The take-away point is that pseudonymous writing was a problem during the nascent years of Christianity. Thus, the fact that the Pastorals bear the label “Paul, an apostle” is no more determinative of authenticity than is the label “Rolex” on a watch from China.
We have to inspect the letters more closely.
Late Attestation & Mixed Reception
A second factor that should give us pause before uncritically accepting the Pastorals’ authorship claims is the evidence we have about how and when these letters were received by the early church.
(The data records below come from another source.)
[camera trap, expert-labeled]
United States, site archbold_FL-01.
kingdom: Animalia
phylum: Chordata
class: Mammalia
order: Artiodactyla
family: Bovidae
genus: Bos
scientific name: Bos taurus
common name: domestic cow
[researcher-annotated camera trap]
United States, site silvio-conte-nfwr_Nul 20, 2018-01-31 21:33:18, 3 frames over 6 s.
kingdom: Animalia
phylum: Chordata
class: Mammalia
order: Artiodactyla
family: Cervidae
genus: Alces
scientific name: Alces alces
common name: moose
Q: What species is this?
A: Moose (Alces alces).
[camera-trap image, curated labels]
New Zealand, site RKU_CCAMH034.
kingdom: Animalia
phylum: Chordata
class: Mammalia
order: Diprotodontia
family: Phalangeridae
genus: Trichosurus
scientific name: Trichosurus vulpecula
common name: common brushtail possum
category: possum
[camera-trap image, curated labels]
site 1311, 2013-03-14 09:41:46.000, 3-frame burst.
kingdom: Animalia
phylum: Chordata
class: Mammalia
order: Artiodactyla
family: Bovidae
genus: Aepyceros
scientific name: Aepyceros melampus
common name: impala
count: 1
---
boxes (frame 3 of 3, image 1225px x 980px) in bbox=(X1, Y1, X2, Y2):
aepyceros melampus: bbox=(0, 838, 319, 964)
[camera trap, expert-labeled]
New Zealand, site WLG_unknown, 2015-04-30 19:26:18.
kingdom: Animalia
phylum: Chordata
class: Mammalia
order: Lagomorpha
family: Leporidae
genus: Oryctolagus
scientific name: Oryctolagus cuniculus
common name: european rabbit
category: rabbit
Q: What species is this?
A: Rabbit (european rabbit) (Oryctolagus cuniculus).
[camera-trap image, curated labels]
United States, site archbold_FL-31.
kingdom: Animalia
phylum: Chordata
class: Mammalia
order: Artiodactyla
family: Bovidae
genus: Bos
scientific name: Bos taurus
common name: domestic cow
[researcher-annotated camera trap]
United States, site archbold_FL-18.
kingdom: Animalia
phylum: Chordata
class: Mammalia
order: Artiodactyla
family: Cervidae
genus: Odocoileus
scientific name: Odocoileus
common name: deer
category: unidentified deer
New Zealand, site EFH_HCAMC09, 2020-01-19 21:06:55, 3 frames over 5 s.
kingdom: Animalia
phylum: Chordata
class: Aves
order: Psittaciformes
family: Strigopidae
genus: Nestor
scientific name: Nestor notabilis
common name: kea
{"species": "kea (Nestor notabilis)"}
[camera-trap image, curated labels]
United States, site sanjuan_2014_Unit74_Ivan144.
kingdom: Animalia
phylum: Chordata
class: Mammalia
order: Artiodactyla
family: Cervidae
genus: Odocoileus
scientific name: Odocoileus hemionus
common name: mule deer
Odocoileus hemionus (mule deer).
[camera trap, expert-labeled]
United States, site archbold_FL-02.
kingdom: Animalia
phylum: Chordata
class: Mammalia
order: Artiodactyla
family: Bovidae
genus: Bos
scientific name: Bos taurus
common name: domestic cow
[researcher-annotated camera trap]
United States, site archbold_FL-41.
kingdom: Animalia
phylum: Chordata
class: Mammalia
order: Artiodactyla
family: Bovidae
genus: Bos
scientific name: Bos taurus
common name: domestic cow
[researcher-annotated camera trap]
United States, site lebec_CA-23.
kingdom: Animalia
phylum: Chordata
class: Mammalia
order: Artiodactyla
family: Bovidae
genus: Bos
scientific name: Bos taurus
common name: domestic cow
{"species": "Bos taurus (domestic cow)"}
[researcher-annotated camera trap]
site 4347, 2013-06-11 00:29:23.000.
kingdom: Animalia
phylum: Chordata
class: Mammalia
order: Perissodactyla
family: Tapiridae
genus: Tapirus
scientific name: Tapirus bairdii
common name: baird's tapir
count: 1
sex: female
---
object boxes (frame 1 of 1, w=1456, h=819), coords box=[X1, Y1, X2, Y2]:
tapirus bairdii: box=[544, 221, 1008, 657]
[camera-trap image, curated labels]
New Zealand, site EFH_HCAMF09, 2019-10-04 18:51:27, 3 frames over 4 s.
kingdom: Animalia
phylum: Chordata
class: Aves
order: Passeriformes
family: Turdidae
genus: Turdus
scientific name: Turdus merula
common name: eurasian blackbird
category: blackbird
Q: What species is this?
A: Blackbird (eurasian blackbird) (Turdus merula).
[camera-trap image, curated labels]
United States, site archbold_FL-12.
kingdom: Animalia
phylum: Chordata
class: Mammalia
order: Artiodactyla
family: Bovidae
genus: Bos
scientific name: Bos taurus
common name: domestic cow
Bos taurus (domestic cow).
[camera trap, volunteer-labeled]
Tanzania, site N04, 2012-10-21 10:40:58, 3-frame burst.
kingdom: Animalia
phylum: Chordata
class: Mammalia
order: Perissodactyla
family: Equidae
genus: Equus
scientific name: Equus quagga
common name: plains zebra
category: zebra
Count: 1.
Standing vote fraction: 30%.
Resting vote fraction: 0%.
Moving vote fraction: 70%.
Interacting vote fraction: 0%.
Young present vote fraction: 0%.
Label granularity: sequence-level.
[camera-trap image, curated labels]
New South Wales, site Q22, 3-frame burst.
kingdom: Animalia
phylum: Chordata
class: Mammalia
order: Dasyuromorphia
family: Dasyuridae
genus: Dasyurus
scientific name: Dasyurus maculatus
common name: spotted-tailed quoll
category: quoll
The first known attempt to canonize certain writings as authoritative scripture was undertaken by Marcion circa 140 A.D. His canon contained 10 Pauline epistles. He included all of the putative Pauline epistles in our canon (plus a couple extra). Notably absent, however, are 1 & 2 Timothy and Titus.
Similarly, Papyrus 46, a codex of Pauline epistles from about 200 A.D., although damaged, appears to have contained all of the letters traditionally attributed to Paul, except for the Pastorals.
Tatian in the mid-second century accepted Titus, but rejected 1 & 2 Timothy.
We must be careful not to stretch this point too far. Other early Christian writers do appear to have accepted the Pastorals as authoritative. Polycarp, for instance, in his Letter to the Philippians (ca. 110-140 AD) uses language at several points that may be lifted from 1 & 2 Timothy. Irenaeus quotes them explicitly, though not until ca. 170 A.D.
What can be said is that the Pastorals do not appear to have received the same early, widespread acceptance within the early church that the uncontested Pauline epistles did. As such, caution is warranted.